[PROBLEM STATEMENT] Reproduce the lines below exactly, from the one containing "Nithya Menon Hot" through the one containing "Fabulous blode mature", both included. Leave out any pictures.
○ ○ ○ ○ ○
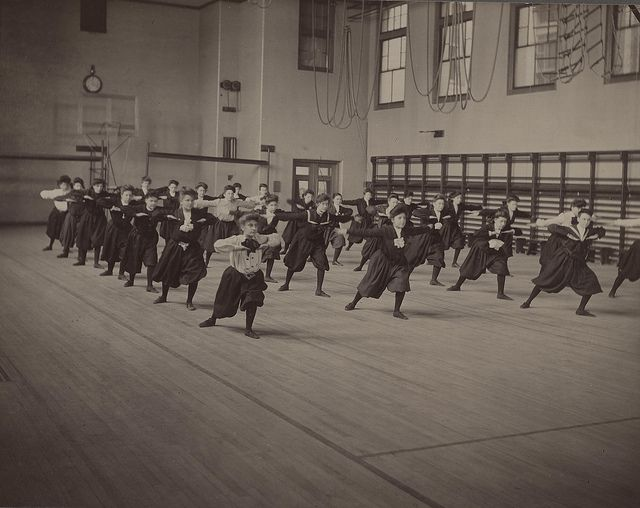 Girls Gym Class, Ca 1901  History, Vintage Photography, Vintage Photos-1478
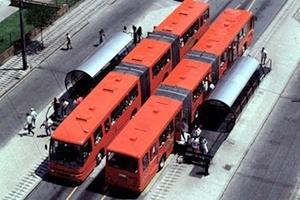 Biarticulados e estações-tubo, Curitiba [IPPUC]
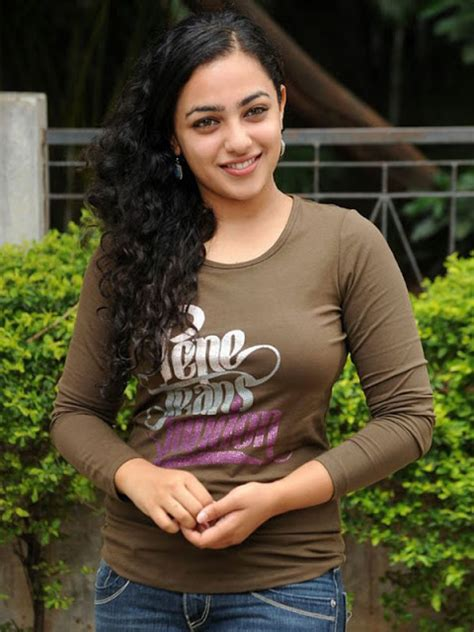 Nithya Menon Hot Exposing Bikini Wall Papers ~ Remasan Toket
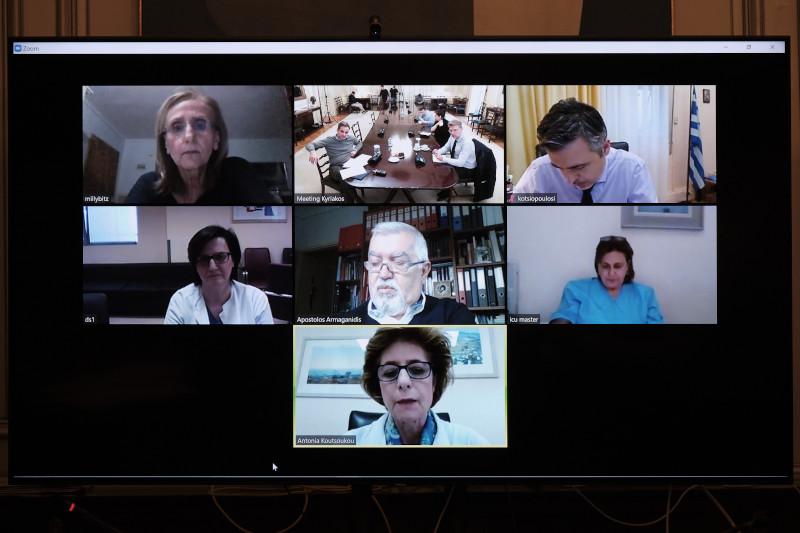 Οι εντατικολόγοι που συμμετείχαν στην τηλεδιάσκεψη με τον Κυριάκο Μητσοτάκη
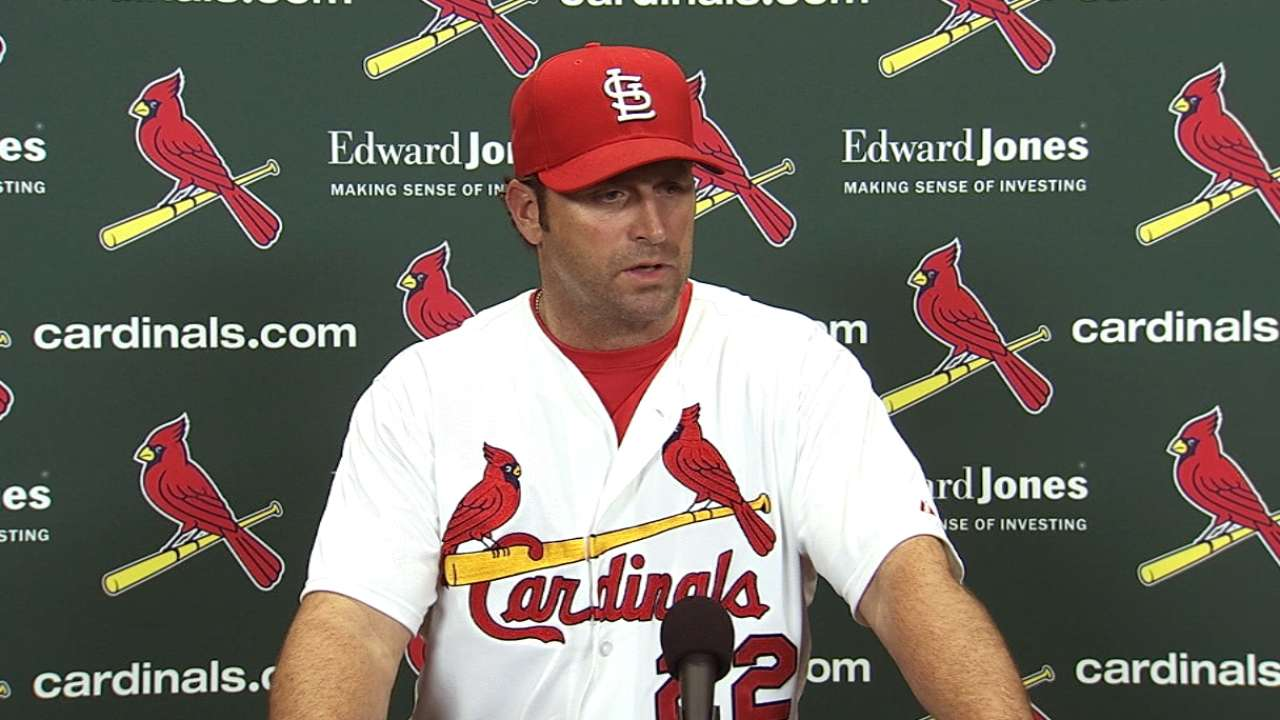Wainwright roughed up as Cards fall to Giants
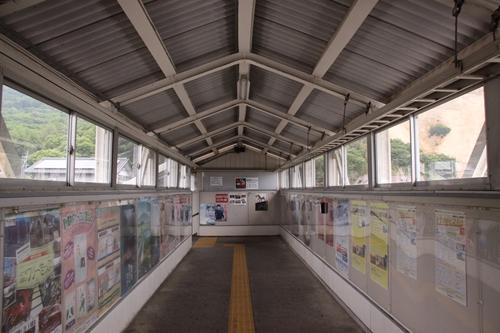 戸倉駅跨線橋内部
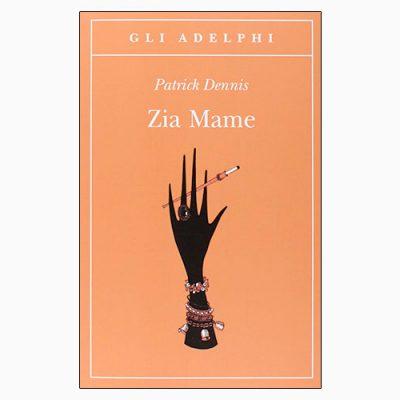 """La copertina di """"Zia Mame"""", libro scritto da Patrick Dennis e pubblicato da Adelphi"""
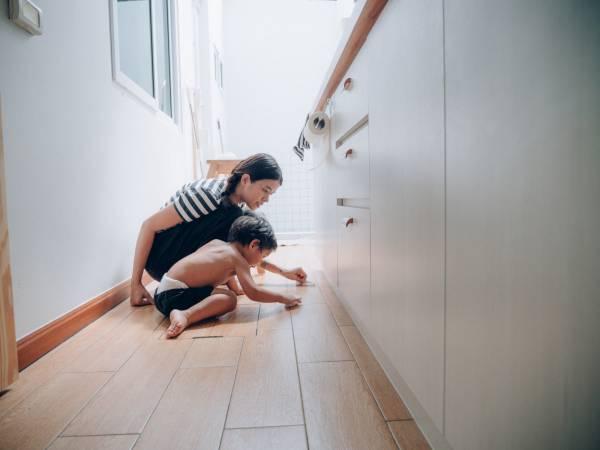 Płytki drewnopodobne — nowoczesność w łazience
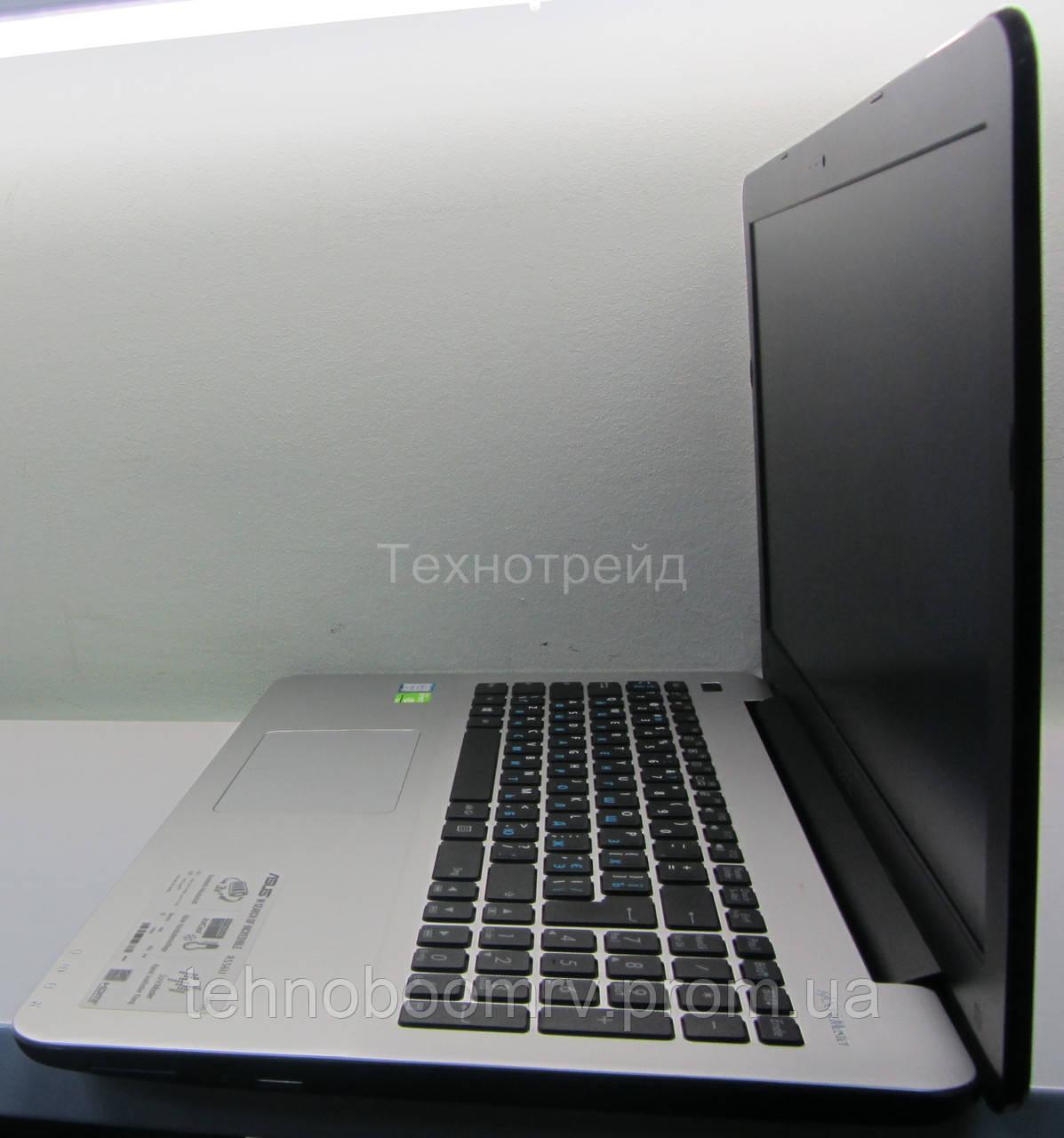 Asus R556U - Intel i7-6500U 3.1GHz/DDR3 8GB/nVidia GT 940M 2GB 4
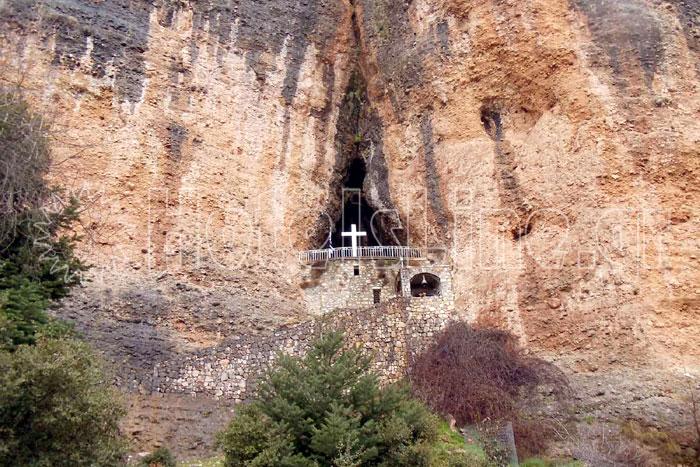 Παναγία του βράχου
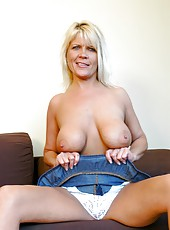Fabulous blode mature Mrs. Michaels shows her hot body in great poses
○ ○ ○ ○ ○
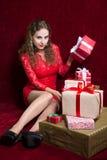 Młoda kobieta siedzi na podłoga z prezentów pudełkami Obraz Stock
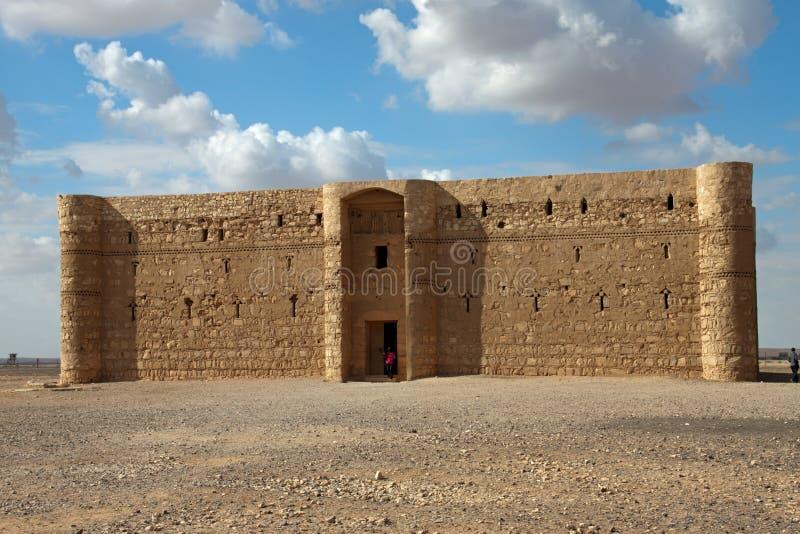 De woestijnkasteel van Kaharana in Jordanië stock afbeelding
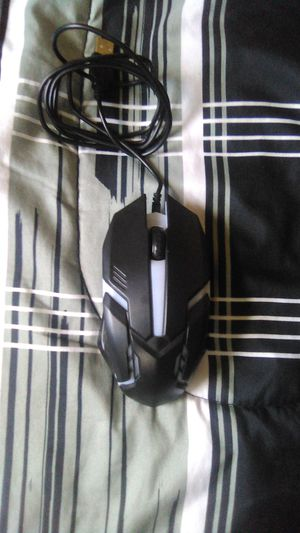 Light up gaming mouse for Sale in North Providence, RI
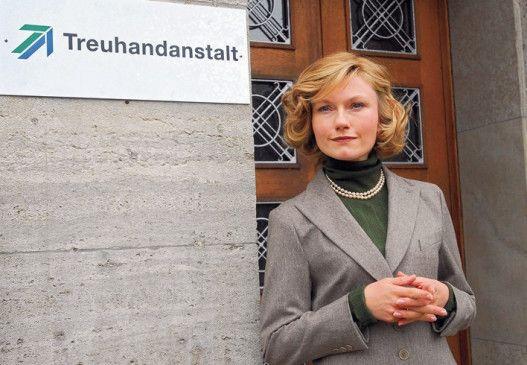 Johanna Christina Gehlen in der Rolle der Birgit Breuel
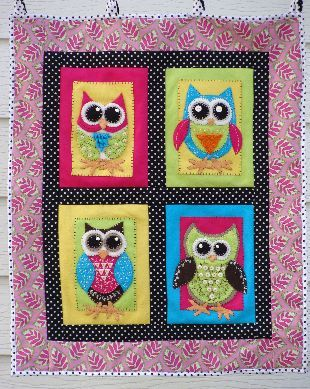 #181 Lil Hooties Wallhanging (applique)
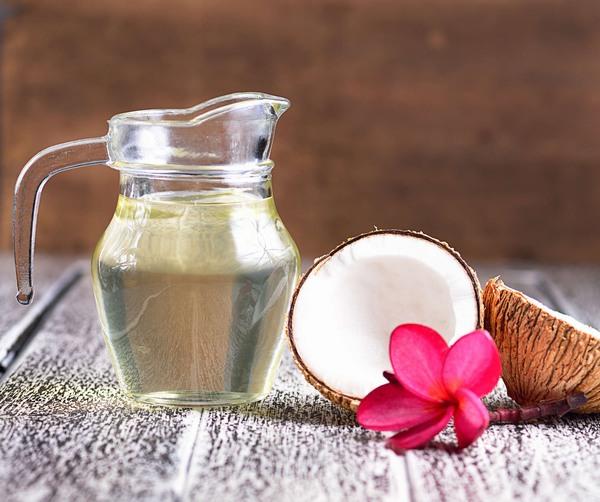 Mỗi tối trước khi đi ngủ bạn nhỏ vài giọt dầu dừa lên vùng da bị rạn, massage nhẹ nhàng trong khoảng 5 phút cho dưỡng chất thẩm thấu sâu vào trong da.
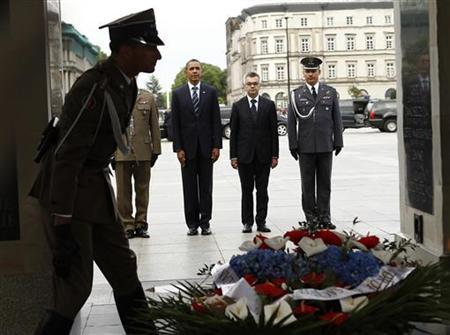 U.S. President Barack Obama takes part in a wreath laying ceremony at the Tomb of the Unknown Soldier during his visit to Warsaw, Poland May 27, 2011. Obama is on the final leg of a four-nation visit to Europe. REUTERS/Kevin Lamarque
○ ○ ○ ○ ○
[RESPONSE TO THIS TASK]
 Nithya Menon Hot Exposing Bikini Wall Papers ~ Remasan Toket
 Οι εντατικολόγοι που συμμετείχαν στην τηλεδιάσκεψη με τον Κυριάκο Μητσοτάκη
Wainwright roughed up as Cards fall to Giants
 戸倉駅跨線橋内部
 """La copertina di """"Zia Mame"""", libro scritto da Patrick Dennis e pubblicato da Adelphi"""
 Płytki drewnopodobne — nowoczesność w łazience
 Asus R556U - Intel i7-6500U 3.1GHz/DDR3 8GB/nVidia GT 940M 2GB 4
 Παναγία του βράχου
Fabulous blode mature Mrs. Michaels shows her hot body in great poses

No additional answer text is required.